◆ What the task asks ◆
Copy out all of the records, exactly as they appear.

Records from a data source:

- Opening Delimiter -

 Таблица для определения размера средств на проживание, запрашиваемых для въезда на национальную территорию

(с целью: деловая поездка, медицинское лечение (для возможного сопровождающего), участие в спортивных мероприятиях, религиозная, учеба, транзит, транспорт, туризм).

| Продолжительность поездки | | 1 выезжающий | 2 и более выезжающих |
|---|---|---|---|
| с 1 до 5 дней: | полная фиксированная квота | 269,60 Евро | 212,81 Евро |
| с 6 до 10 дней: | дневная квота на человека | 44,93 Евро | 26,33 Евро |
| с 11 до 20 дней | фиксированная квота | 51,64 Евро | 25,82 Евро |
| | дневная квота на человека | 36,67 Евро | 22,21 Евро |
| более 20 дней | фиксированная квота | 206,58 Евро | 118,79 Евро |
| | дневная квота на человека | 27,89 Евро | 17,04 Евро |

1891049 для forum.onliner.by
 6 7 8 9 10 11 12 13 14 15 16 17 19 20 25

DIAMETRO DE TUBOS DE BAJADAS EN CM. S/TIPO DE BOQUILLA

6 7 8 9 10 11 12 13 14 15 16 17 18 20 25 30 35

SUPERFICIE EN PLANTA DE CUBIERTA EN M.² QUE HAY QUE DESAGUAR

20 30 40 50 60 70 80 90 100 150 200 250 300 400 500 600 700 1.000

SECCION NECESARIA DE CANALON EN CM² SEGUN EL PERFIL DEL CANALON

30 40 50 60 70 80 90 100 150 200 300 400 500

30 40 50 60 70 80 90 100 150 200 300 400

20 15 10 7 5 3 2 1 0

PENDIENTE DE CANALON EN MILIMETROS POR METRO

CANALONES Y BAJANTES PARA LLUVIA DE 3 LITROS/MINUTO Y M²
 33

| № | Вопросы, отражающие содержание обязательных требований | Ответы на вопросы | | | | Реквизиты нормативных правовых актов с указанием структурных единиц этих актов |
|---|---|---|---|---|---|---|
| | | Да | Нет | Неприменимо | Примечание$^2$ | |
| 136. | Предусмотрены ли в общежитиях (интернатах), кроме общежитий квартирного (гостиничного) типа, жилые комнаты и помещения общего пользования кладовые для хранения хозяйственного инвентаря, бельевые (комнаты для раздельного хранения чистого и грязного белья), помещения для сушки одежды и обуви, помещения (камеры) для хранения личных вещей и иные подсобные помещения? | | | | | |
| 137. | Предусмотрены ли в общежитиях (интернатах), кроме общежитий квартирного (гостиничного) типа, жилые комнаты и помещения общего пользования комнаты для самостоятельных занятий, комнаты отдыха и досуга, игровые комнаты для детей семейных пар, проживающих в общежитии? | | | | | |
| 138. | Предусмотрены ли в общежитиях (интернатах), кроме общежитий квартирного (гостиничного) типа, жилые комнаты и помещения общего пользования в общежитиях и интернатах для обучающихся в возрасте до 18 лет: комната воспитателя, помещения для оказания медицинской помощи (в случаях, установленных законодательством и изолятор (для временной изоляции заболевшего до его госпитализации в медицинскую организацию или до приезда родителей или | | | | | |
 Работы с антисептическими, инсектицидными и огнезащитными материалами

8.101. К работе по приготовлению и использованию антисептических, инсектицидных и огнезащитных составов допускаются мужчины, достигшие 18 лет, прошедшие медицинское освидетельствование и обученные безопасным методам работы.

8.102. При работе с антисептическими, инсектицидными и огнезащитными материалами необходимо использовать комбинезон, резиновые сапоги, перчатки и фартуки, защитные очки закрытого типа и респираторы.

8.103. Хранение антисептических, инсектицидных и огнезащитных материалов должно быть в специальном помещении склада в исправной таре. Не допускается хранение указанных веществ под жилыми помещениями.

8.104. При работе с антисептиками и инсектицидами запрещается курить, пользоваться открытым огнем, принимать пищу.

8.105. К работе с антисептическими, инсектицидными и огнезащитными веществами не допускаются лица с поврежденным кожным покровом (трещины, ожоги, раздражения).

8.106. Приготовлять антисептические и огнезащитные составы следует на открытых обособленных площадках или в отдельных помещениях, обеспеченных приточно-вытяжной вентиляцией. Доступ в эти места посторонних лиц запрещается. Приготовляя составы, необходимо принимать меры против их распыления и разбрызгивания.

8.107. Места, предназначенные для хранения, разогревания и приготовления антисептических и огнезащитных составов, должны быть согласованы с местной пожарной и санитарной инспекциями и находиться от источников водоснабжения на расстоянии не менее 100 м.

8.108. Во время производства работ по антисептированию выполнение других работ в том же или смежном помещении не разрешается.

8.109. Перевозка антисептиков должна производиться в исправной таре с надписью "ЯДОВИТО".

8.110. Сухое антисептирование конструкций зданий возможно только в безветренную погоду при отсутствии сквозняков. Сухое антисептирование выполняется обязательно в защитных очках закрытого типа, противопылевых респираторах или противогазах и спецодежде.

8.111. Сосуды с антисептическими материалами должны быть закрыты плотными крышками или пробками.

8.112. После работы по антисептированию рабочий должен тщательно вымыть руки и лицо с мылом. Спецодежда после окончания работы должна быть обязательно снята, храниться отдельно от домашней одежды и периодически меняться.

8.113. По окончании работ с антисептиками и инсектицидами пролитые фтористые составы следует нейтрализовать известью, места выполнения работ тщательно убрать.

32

- Closing Delimiter -

◆ Result of the task ◆
 Таблица для определения размера средств на проживание, запрашиваемых для въезда на национальную территорию

(с целью: деловая поездка, медицинское лечение (для возможного сопровождающего), участие в спортивных мероприятиях, религиозная, учеба, транзит, транспорт, туризм).

| Продолжительность поездки | | 1 выезжающий | 2 и более выезжающих |
|---|---|---|---|
| с 1 до 5 дней: | полная фиксированная квота | 269,60 Евро | 212,81 Евро |
| с 6 до 10 дней: | дневная квота на человека | 44,93 Евро | 26,33 Евро |
| с 11 до 20 дней | фиксированная квота | 51,64 Евро | 25,82 Евро |
| | дневная квота на человека | 36,67 Евро | 22,21 Евро |
| более 20 дней | фиксированная квота | 206,58 Евро | 118,79 Евро |
| | дневная квота на человека | 27,89 Евро | 17,04 Евро |

1891049 для forum.onliner.by
 6 7 8 9 10 11 12 13 14 15 16 17 19 20 25

DIAMETRO DE TUBOS DE BAJADAS EN CM. S/TIPO DE BOQUILLA

6 7 8 9 10 11 12 13 14 15 16 17 18 20 25 30 35

SUPERFICIE EN PLANTA DE CUBIERTA EN M.² QUE HAY QUE DESAGUAR

20 30 40 50 60 70 80 90 100 150 200 250 300 400 500 600 700 1.000

SECCION NECESARIA DE CANALON EN CM² SEGUN EL PERFIL DEL CANALON

30 40 50 60 70 80 90 100 150 200 300 400 500

30 40 50 60 70 80 90 100 150 200 300 400

20 15 10 7 5 3 2 1 0

PENDIENTE DE CANALON EN MILIMETROS POR METRO

CANALONES Y BAJANTES PARA LLUVIA DE 3 LITROS/MINUTO Y M²
 33

| № | Вопросы, отражающие содержание обязательных требований | Ответы на вопросы | | | | Реквизиты нормативных правовых актов с указанием структурных единиц этих актов |
|---|---|---|---|---|---|---|
| | | Да | Нет | Неприменимо | Примечание$^2$ | |
| 136. | Предусмотрены ли в общежитиях (интернатах), кроме общежитий квартирного (гостиничного) типа, жилые комнаты и помещения общего пользования кладовые для хранения хозяйственного инвентаря, бельевые (комнаты для раздельного хранения чистого и грязного белья), помещения для сушки одежды и обуви, помещения (камеры) для хранения личных вещей и иные подсобные помещения? | | | | | |
| 137. | Предусмотрены ли в общежитиях (интернатах), кроме общежитий квартирного (гостиничного) типа, жилые комнаты и помещения общего пользования комнаты для самостоятельных занятий, комнаты отдыха и досуга, игровые комнаты для детей семейных пар, проживающих в общежитии? | | | | | |
| 138. | Предусмотрены ли в общежитиях (интернатах), кроме общежитий квартирного (гостиничного) типа, жилые комнаты и помещения общего пользования в общежитиях и интернатах для обучающихся в возрасте до 18 лет: комната воспитателя, помещения для оказания медицинской помощи (в случаях, установленных законодательством и изолятор (для временной изоляции заболевшего до его госпитализации в медицинскую организацию или до приезда родителей или | | | | | |
 Работы с антисептическими, инсектицидными и огнезащитными материалами

8.101. К работе по приготовлению и использованию антисептических, инсектицидных и огнезащитных составов допускаются мужчины, достигшие 18 лет, прошедшие медицинское освидетельствование и обученные безопасным методам работы.

8.102. При работе с антисептическими, инсектицидными и огнезащитными материалами необходимо использовать комбинезон, резиновые сапоги, перчатки и фартуки, защитные очки закрытого типа и респираторы.

8.103. Хранение антисептических, инсектицидных и огнезащитных материалов должно быть в специальном помещении склада в исправной таре. Не допускается хранение указанных веществ под жилыми помещениями.

8.104. При работе с антисептиками и инсектицидами запрещается курить, пользоваться открытым огнем, принимать пищу.

8.105. К работе с антисептическими, инсектицидными и огнезащитными веществами не допускаются лица с поврежденным кожным покровом (трещины, ожоги, раздражения).

8.106. Приготовлять антисептические и огнезащитные составы следует на открытых обособленных площадках или в отдельных помещениях, обеспеченных приточно-вытяжной вентиляцией. Доступ в эти места посторонних лиц запрещается. Приготовляя составы, необходимо принимать меры против их распыления и разбрызгивания.

8.107. Места, предназначенные для хранения, разогревания и приготовления антисептических и огнезащитных составов, должны быть согласованы с местной пожарной и санитарной инспекциями и находиться от источников водоснабжения на расстоянии не менее 100 м.

8.108. Во время производства работ по антисептированию выполнение других работ в том же или смежном помещении не разрешается.

8.109. Перевозка антисептиков должна производиться в исправной таре с надписью "ЯДОВИТО".

8.110. Сухое антисептирование конструкций зданий возможно только в безветренную погоду при отсутствии сквозняков. Сухое антисептирование выполняется обязательно в защитных очках закрытого типа, противопылевых респираторах или противогазах и спецодежде.

8.111. Сосуды с антисептическими материалами должны быть закрыты плотными крышками или пробками.

8.112. После работы по антисептированию рабочий должен тщательно вымыть руки и лицо с мылом. Спецодежда после окончания работы должна быть обязательно снята, храниться отдельно от домашней одежды и периодически меняться.

8.113. По окончании работ с антисептиками и инсектицидами пролитые фтористые составы следует нейтрализовать известью, места выполнения работ тщательно убрать.

32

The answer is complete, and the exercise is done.